-- START Extracted data --

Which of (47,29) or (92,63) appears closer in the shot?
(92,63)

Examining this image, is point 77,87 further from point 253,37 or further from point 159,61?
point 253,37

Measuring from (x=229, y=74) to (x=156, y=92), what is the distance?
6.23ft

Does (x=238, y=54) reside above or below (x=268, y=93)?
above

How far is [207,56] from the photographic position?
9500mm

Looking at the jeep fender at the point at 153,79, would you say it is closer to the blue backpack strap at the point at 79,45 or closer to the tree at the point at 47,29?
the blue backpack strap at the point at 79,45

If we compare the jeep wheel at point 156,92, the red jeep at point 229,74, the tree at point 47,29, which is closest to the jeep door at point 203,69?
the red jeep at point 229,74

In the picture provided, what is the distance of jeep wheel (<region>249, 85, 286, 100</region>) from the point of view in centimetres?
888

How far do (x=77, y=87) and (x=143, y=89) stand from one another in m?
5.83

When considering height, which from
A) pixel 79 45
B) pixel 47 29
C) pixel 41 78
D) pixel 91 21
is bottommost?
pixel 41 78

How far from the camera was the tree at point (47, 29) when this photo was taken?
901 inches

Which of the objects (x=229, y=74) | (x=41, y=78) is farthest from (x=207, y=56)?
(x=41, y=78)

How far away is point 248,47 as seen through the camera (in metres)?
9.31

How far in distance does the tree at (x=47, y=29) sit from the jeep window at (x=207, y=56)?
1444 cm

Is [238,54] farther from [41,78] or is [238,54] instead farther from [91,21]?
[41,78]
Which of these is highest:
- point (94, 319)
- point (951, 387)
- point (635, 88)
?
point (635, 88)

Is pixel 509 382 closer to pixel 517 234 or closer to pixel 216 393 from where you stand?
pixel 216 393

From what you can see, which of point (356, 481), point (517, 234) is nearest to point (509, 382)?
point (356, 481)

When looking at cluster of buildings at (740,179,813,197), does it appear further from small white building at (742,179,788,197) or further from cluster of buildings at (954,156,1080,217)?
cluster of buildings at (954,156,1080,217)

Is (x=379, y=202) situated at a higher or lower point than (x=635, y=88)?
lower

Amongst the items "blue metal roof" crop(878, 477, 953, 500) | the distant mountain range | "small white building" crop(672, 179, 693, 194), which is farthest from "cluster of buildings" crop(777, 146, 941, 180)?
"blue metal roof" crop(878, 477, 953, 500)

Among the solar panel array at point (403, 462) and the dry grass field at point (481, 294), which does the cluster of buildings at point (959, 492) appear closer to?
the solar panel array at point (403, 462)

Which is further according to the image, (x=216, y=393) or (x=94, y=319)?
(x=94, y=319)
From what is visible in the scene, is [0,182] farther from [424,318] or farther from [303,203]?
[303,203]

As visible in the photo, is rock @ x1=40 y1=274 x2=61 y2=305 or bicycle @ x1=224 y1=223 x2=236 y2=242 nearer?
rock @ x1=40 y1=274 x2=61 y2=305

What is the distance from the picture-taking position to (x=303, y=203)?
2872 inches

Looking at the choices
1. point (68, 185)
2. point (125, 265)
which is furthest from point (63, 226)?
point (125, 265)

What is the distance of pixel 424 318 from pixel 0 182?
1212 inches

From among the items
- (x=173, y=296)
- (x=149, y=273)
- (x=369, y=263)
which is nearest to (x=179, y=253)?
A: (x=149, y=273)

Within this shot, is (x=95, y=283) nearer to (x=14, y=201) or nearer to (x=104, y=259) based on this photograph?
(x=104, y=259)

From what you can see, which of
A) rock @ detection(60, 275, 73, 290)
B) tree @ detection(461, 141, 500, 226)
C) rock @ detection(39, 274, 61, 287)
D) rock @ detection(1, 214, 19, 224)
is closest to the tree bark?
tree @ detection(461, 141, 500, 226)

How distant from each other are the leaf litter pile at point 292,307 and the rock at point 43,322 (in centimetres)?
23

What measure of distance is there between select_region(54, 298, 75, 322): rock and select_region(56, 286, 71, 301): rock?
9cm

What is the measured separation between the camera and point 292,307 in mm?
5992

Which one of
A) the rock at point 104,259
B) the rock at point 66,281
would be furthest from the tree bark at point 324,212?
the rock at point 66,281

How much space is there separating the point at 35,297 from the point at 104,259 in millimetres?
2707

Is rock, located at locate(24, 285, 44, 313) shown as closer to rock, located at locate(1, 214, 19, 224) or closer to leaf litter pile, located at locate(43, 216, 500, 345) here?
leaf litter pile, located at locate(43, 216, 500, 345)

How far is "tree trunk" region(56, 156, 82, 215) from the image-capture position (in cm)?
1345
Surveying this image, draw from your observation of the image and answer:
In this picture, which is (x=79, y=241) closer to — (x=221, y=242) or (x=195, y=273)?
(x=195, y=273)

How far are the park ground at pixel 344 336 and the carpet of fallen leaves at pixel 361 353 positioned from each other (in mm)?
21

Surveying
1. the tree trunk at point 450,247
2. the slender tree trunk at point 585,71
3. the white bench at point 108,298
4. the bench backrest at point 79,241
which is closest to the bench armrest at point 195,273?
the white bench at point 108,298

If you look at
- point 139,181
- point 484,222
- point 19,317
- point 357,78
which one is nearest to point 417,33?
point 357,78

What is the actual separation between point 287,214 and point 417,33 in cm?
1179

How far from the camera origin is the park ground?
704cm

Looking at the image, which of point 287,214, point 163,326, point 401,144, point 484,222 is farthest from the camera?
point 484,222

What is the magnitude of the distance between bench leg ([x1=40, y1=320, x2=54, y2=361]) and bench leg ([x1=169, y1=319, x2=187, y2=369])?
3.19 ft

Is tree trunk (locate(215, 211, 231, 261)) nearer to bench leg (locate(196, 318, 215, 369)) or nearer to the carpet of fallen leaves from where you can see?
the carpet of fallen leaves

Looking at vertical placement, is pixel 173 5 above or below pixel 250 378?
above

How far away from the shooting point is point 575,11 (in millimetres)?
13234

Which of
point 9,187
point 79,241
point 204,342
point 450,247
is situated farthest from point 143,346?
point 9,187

-- END Extracted data --

Exercise goal: Format the material as a numbered list, starting at the line containing "Looking at vertical" and ending with the last line of the material, and leave out any blank lines.

Finished task:
1. Looking at vertical placement, is pixel 173 5 above or below pixel 250 378?
2. above
3. How far away from the shooting point is point 575,11 (in millimetres)?
4. 13234
5. Which of
6. point 9,187
7. point 79,241
8. point 204,342
9. point 450,247
10. is situated farthest from point 143,346?
11. point 9,187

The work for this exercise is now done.